I don't think Novik is a bad person, or even a bad writer. I didn't like A Deadly Education, but I've long since grown out of YA, and I've heard good things about Spinning Silver and Uprooted. Her published works aside, I do genuinely think her fanfic is well written. A Deadly Education's problems come down to the simple fact that it's not really a story, it's a subversion: Novik wants to paint a broad picture, rather than tell a specific story, which is... what she accomplished. These problems are not insurmountable, and can easily be improved on in the rest of the series. But I'm simply not interested in Novik's cynical subversion, so I won't be continuing on with the Scholomance.

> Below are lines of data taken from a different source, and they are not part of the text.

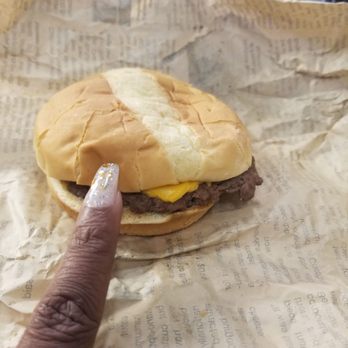 Wayback Burgers - The Rodeo burger I received looks NOTHING like the burger I ordered to be delivered - Burgers Near Me - Irving, Texas Wayback Burgers - The Rodeo burger I received looks NOTHING like the burger I ordered to be delivered - Burgers Near Me - Irving, Texas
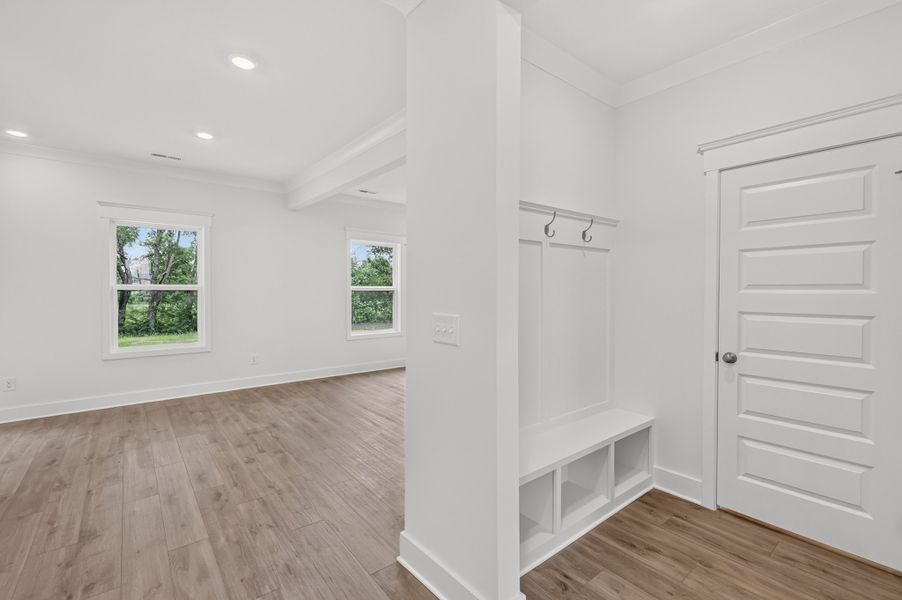 *Photo of actual home. *Photo of actual home.
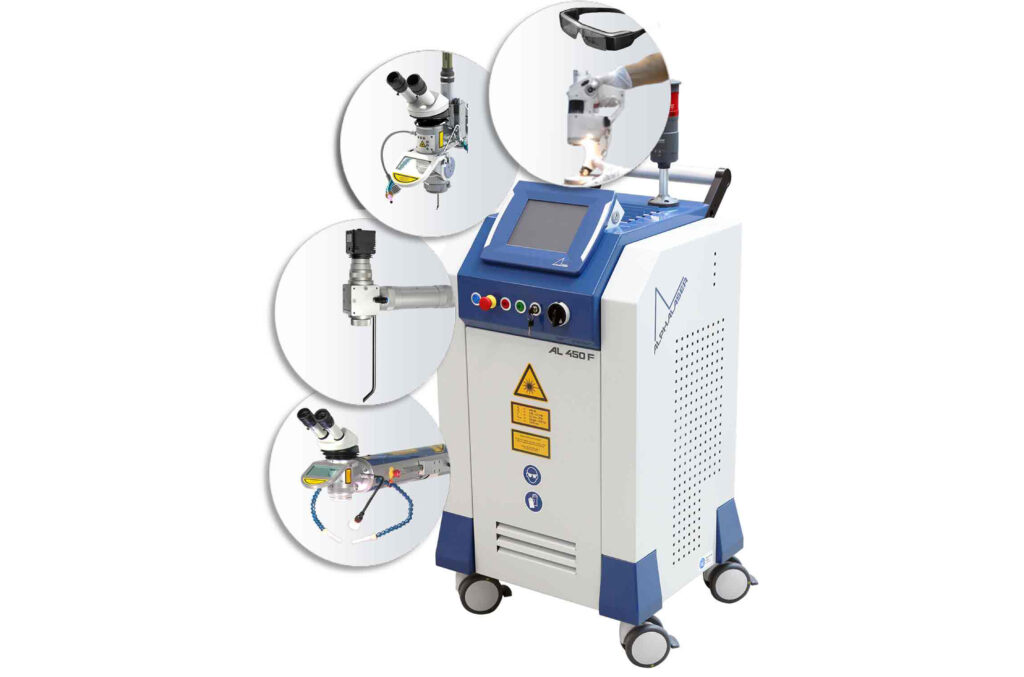 Mobile-Laser-Welders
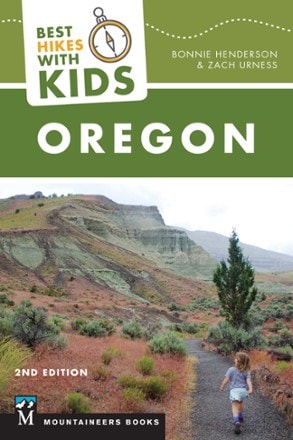 Mountaineers Books Best Hikes with Kids: Oregon - 2nd Edition 0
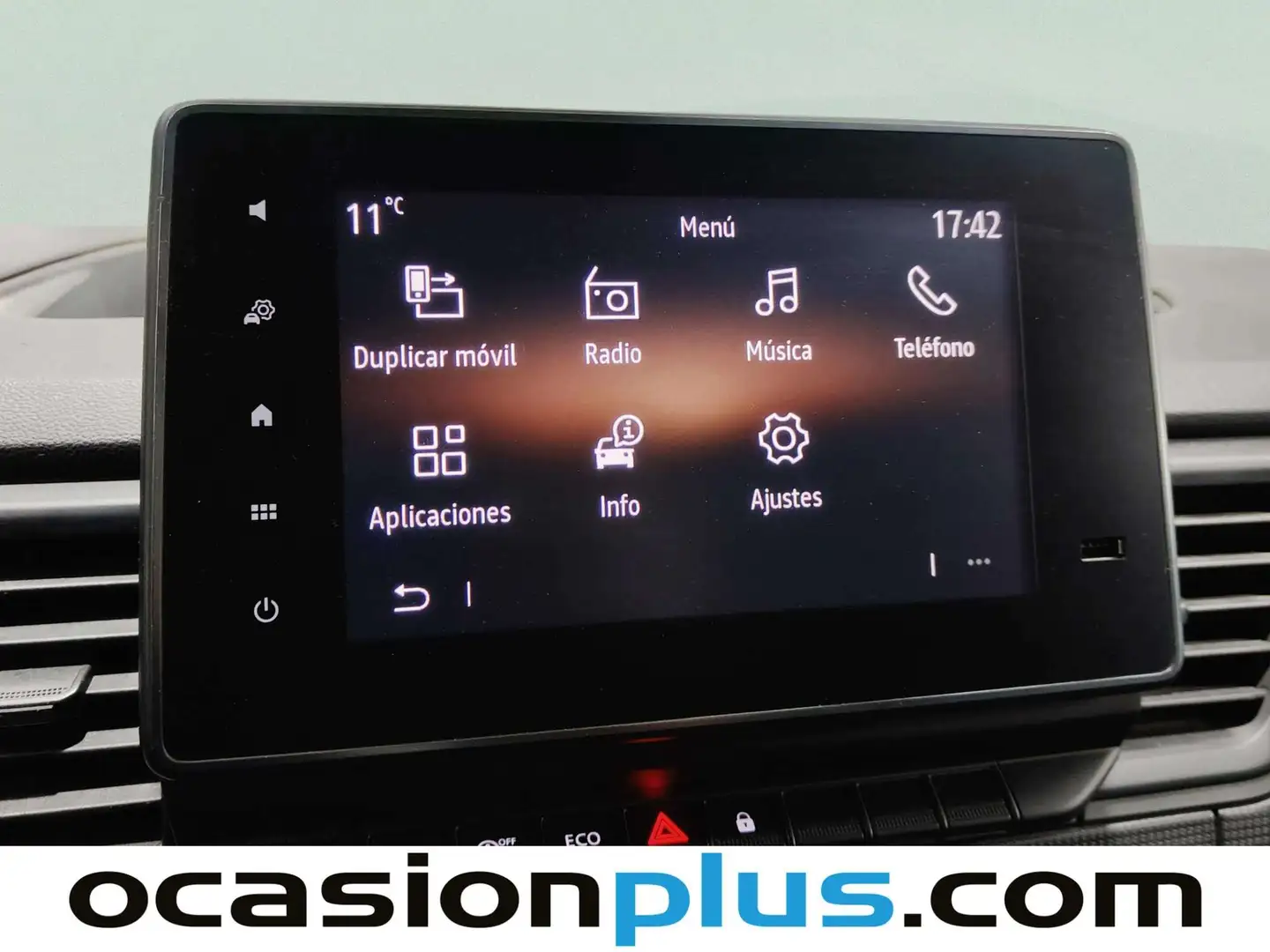 Foto Renault Trafic Renault Trafic Furgon Furgon L1H1 Blue dCi (130 CV)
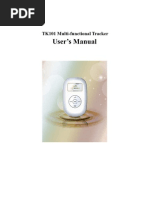 Download TK101 User Manual - Protocol by norimor SN53445754 doc pdf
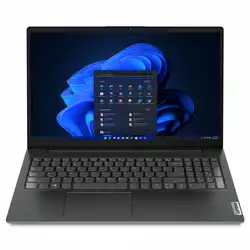 Ноутбук Lenovo V15 G4 83A100QFRU (15.6 ", FHD 1920x1080 (16:9), Intel, Core i7, 16 Гб, SSD, 512 ГБ, Intel UHD Graphics)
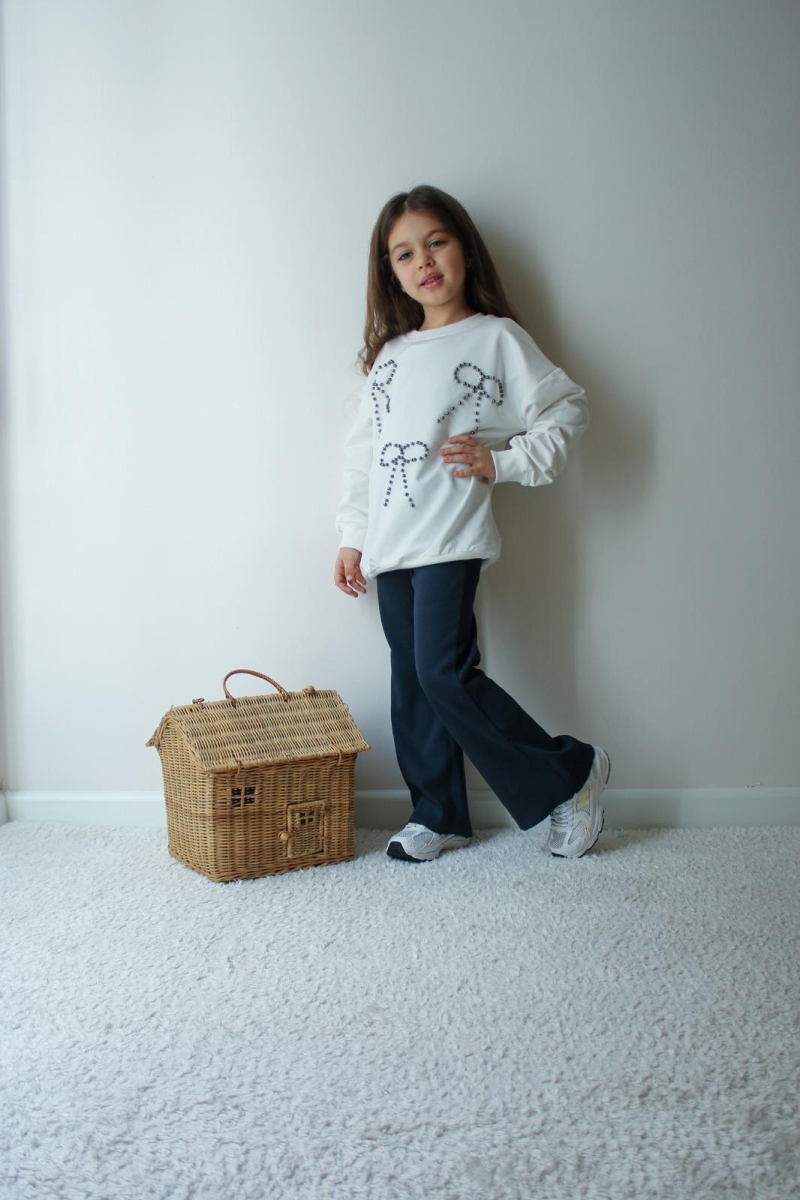 Jeliboom Mevsimlik Kız Alt Üst Takım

For anyone else who is interested in non-Harry-Potter magic school, I highly recommend the Earthsea series by Ursula K. Le Guin, and I think the later books in that series do a much better job at subversion and discussing the problems inherent in our education systems. Le Guin spends so much time building up the characters and the world naturally that it works much better to make the reader think about her world and the way it mirrors our own.